I concentrated on my strokes and breathing – to make them regular and not panicky (the new goggles were cracking) – that seemed to work because suddenly I remember swimming towards the ramp. I could see Fred and Kevin who had completed their race, in transition area by the ramp, filming the swim, but did notice that Fred was pointing the camera at the back of the group, not at me at all. I was sure he would see me when I got out of the water but, no, I had to shout at them! I must have done better than he thought I was going to!
By now I was really up for it – it must have been adrenaline taking over – I sprinted to my transition area, having waved to my supporters who were whooping and clapping – it felt great! I took my time to get my wetsuit off and socks and trainers on – my feet were wet and freezing inside my trainers but was sure they would warm on the cycle (how wrong was I?). All of me was really cold – parts off my anatomy were like schammel nuts – a look that didn’t go unnoticed by the marshals when I arrived at the line to start the bike leg.
I had a plan to cheer up the people who were supporting and bring a smile different from smiles produced by seeing a wobbly form on a bike with goose bumps the size of gooseberries. On the way by them, I dinged the bell on my bike which raised a laugh.
I had never used areobars before but thought I would give it a go – nothing to loose. If I came off I would just have to get back on and learn from the experience! Once I had got over the fact they had no chocolate in them, I found that using the areobars was really good and helped a lot. I passed quite a few girls on their bikes which lifted my spirits even further. I even managed a few encouraging comments to them on the way by – hark at her!! I really put my all into the bike and my legs were tired at the end of it.
I had no idea how I was doing but could see people behind me ……….for now!
As I dismounted my bike – my legs rebelled. My feet were completely numb and it was all I could do to walk to the transition area.
How was I going to run 5K now? Perhaps I could just leave it at that but no, that would be admitting defeat – never!
I half walked half jogged to the start of the run, taking some fluids on-board – I was as really thirsty.
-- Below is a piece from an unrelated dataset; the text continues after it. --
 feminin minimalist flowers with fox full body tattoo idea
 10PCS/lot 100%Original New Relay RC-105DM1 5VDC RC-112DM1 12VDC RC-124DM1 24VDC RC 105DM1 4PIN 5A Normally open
I was still very cold, my feet and hands had gone numb and turned blue.
Mr Reynard would have been proud of the diagnosis of his syndrome in my case – I suffer quite badly and have learned to take the medication necessary for blood flow to the extremities despite abhorring any form of medication – if it was to sort it I will just have to take it next time.
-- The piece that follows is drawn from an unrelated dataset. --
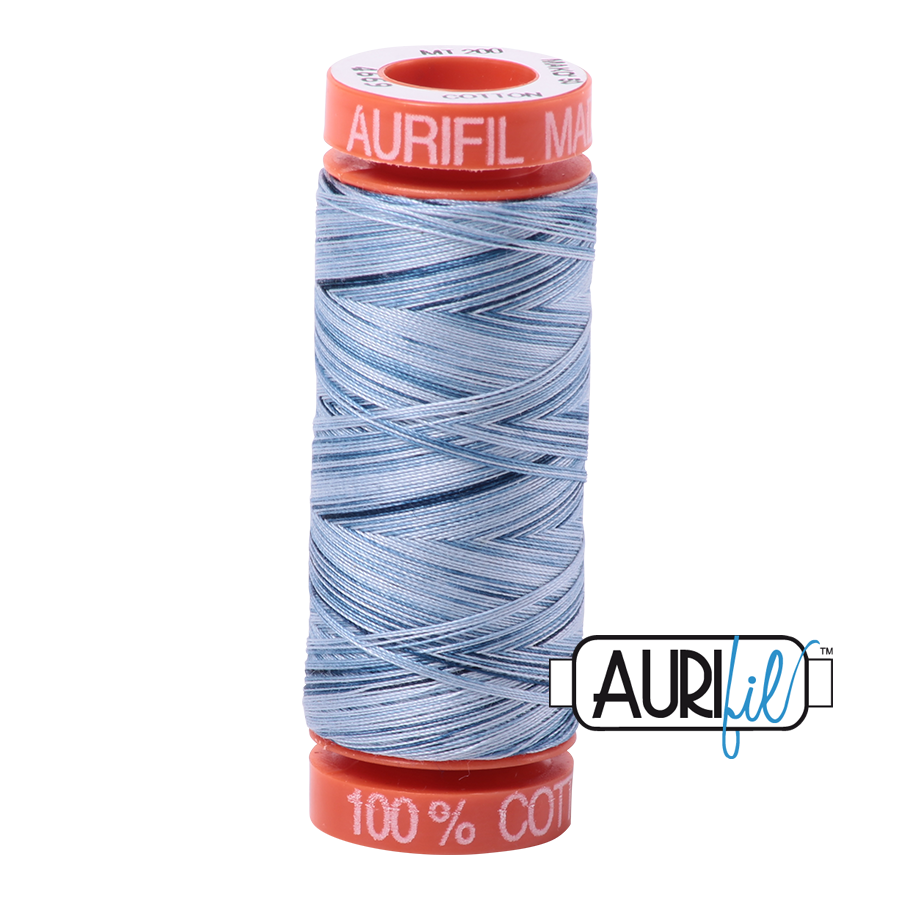 Aurifil Mako 50wt Cotton Thread - Stonewash Blues (Variegated) (4669)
My supporters were brilliant and encouraging but it was me that had to do it – I kept telling myself I would warm up, I never did. I tried to disconnect my body and the pain from what was happening by remembering a lovely evening when a friend and I had run around the Lake recently in warm sunshine. I cannot express how bad I felt at this stage and how everything hurt so much – every time the girls ran passed me they would have an encouraging word and the supporters were brilliant running alongside me towards the end in moments of despair. I cannot tell you how much I hate running.
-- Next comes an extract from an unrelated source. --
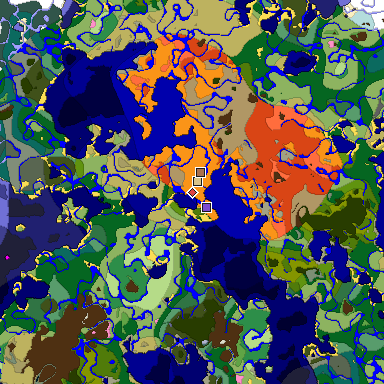 Predicted biome map of Java 1.21.4 seed -4082103578515101381 around estimated spawn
As I approached the finish line , Fred shouted for me to sprint finish. If I had any breath or energy left in my body, there would have been an opportunity for me to commit a serious offence and be sent away for many years.
I cannot tell you how good it felt going over the line and getting a congratulatory kiss from Fred.
To make up for all the suffering I had gone through and Fred knew I had suffered – he had booked me in for a massage – wow! It was fantastic and I am sure I would have not been able to walk the next day had I not had the massage. I joked and laughed with the masseurs, something about my number being 609 which Fred liked.
After that Fred and I headed off to the pub were I was sure there was to be a post race party.
Another story really………………………………it was a party of two – even better!
I am definitely up for some more – if I could run, I would be dangerous!!